**Work order:**
After finding the line with "Peach Bruschetta with Whipped Ricotta" in the data below, set down exactly each line through the one with "Walnut Genuine Leather", inclusive, and stop there.

**Data supplied:**
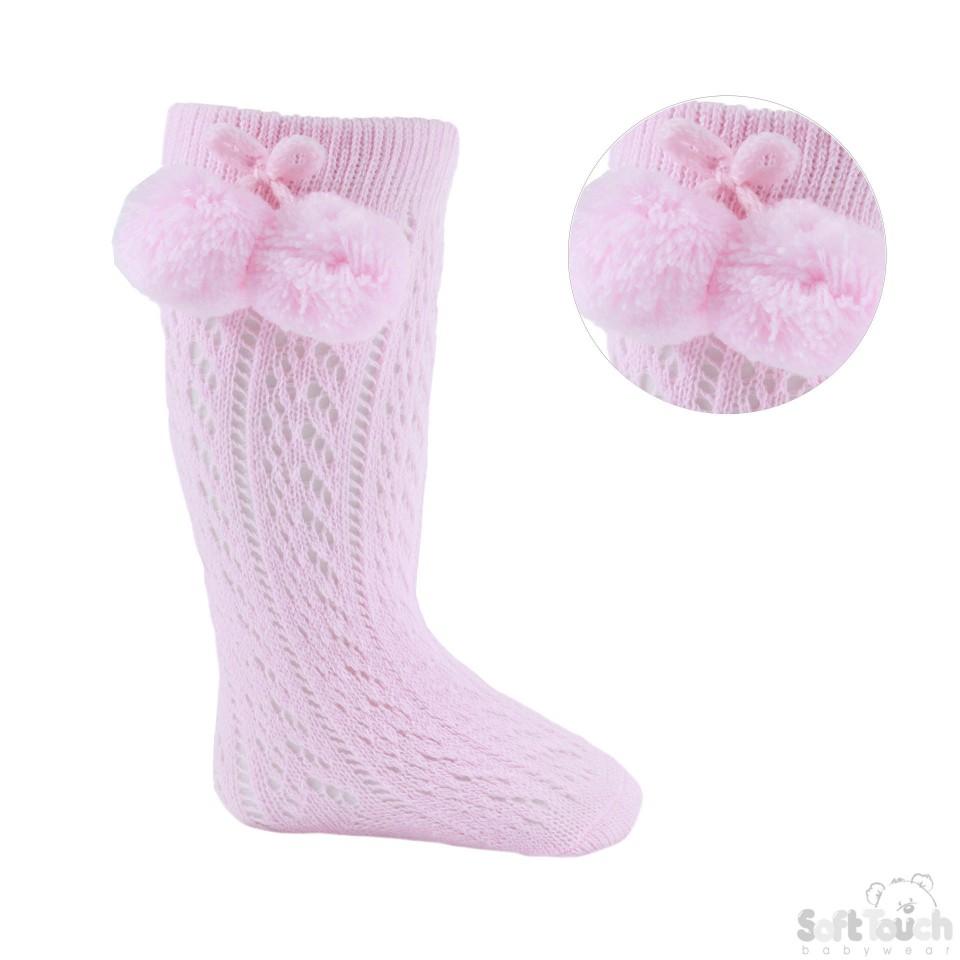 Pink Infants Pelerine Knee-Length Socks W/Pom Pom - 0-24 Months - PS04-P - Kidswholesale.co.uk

--

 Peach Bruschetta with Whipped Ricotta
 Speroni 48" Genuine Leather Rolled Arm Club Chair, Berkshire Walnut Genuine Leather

**Task solution:**
 Peach Bruschetta with Whipped Ricotta
 Speroni 48" Genuine Leather Rolled Arm Club Chair, Berkshire Walnut Genuine Leather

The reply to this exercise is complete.